La inexistente Corona catalano-aragonesa

Porque, ¿a que patria se refería exactamente? Puede que se estuviera refiriendo a lo que luego, la historiografía más proclive a la ideología que al rigor, ha devenido en llamar “Corona catalana”. Pero no. ¿Cómo se va a referir a tal invención un hombre leído? Claro que no importa tanto el cuánto se haya leído, sino el qué.

Jamás ha existido algo parecido a un reino en Cataluña. Mientras no formó parte de una entidad jurídica mayor, Cataluña si fue algo, fue una confederación de condados regidos por el que más poder acumulaba de ellos, el de Barcelona. Más tarde, hacia 1150, se produjo algo parecido a una unión entre Cataluña y Aragón, que sí se había configurado como un Reino y tenía estructura y categoría internacional como tal. Sin embargo, esa unión no fue del todo unión. Como sin duda no se habrá estudiado en la educación pública catalana, y ahorrándonos los pormenores farragosos, Ramiro II, rey de Aragón, casó a su hija Petronila, heredera de la corona, con el conde de Barcelona, Ramón Berenguer IV, que nunca ostentó ningún otro título que el de rey consorte de Aragón. Su hijo, Alfonso II, sí fue rey, pero no de Cataluña, que no existía, sino de Aragón. Conservó, además, el título de conde de Barcelona.

Sin embargo, ni estos sucesos medievales, ni los que les sucedieron en las páginas siguientes de la Historia, configuraron algo parecido a una nación catalana. Así lo afirmaba no un castellano, sino alguien tan catalán como Puigdemont o Junqueras, Jaume Vicens i Vives, que en la década de los treinta del siglo pasado afirmó, tras una investigación como las que hacía Vives, concienzuda hasta la extenuación: "En más de 3.000 documentos que llevamos recogidos, no hemos encontrado ni uno solo que nos hable de una emoción colectiva catalanista, que nos revele un estado de consciencia nacional: lo sentimos como catalán que somos". Parece poco probable que haya una nación catalana pululando por los siglos de la Historia y aún no se haya topado con nadie.

Tarea a: Enumera todas las personas que el texto sobre la Corona catalano-aragonesa menciona por su nombre.
Las entradas no guardan relación con el texto.

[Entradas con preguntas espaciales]
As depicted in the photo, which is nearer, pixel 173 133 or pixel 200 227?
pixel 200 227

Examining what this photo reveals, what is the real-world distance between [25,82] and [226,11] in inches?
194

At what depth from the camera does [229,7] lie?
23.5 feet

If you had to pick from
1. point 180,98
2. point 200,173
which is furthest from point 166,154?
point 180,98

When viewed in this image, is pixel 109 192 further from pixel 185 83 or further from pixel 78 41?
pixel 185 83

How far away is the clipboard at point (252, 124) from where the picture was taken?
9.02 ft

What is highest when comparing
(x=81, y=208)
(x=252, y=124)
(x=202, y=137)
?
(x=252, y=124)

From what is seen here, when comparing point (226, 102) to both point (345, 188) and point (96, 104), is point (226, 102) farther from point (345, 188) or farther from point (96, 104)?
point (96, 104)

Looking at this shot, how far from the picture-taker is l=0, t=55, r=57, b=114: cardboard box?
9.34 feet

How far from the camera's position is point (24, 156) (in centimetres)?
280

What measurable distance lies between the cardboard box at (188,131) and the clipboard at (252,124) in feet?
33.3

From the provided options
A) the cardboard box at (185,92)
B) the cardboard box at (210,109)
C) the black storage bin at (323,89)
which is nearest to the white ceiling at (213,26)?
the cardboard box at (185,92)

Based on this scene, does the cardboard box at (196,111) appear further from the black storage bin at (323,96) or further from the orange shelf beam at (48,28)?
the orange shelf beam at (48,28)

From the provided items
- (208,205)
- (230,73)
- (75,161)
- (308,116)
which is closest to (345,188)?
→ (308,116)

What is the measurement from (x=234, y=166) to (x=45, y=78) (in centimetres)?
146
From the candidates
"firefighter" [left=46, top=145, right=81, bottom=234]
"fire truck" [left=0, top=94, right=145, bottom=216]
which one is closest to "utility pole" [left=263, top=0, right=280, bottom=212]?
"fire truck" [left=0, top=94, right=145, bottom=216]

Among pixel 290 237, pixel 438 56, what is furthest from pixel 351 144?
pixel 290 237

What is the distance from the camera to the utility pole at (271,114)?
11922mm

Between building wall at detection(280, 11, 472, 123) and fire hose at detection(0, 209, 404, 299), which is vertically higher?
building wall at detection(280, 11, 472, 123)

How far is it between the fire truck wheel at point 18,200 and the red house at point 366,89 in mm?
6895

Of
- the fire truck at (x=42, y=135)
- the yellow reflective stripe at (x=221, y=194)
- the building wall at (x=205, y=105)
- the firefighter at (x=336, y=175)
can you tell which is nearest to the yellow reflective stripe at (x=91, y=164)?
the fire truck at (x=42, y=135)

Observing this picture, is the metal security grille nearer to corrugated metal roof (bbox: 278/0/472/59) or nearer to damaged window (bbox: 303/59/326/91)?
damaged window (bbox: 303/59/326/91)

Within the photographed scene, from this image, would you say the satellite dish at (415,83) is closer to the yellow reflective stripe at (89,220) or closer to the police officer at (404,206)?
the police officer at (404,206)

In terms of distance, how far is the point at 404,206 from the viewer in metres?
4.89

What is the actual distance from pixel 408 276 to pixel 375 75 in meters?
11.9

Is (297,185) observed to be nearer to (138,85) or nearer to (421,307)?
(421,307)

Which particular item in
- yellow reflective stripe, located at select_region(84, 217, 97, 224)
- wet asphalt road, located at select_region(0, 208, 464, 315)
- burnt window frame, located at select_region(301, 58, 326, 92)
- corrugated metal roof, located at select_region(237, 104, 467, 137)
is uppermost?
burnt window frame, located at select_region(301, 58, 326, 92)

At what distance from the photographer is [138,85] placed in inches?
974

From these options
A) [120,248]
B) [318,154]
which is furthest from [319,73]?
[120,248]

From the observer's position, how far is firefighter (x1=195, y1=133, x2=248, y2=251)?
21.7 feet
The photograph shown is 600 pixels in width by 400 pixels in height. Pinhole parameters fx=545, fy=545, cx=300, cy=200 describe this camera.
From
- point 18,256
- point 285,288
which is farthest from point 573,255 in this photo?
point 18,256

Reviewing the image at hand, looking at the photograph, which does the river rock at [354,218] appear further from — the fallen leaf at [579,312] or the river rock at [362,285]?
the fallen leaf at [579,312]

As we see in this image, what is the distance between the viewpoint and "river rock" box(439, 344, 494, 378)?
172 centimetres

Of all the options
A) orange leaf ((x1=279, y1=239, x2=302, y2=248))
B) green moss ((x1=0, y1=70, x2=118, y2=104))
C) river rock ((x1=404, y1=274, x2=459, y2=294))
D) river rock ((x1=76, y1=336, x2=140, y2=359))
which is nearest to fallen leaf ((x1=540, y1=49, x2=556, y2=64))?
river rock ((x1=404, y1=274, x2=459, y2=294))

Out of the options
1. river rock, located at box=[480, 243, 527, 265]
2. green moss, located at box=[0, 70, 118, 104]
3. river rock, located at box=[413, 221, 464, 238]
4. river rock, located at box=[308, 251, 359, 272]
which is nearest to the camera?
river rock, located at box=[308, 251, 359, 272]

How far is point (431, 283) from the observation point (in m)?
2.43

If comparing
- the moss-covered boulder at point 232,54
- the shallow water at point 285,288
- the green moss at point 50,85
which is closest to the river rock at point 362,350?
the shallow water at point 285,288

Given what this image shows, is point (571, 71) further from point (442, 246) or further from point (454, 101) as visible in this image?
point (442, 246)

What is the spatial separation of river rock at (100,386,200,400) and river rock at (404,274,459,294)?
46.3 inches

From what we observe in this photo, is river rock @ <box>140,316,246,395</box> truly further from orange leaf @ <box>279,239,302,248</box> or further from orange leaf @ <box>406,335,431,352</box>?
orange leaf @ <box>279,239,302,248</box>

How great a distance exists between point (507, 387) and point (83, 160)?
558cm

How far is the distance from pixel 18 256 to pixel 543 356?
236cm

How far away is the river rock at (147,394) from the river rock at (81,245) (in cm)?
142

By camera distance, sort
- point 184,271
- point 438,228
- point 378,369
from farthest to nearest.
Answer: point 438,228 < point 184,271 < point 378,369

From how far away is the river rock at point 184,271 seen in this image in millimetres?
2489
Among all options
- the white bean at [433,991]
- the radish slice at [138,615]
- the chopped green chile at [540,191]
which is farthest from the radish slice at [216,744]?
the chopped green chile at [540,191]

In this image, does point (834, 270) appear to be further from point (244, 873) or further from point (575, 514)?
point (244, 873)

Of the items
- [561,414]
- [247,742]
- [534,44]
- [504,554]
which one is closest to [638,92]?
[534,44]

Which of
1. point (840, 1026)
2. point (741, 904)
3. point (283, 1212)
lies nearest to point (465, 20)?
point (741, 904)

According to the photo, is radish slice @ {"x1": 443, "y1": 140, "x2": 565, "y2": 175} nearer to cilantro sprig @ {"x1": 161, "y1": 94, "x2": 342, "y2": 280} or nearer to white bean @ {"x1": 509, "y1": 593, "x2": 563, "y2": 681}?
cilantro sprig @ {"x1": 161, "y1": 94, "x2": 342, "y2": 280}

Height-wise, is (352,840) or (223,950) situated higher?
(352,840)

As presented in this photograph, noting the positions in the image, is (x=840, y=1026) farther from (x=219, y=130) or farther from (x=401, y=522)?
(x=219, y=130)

Tarea b: Copia sin cambios las líneas de las entradas que van desde la que contiene "As presented in" hasta el final de las entradas, ambas incluidas.

Respuesta correcta a: Ramiro II, Petronila, Ramón Berenguer IV, Alfonso II, Puigdemont, Junqueras, Jaume Vicens i Vives

Respuesta correcta b:
As presented in this photograph, noting the positions in the image, is (x=840, y=1026) farther from (x=219, y=130) or farther from (x=401, y=522)?
(x=219, y=130)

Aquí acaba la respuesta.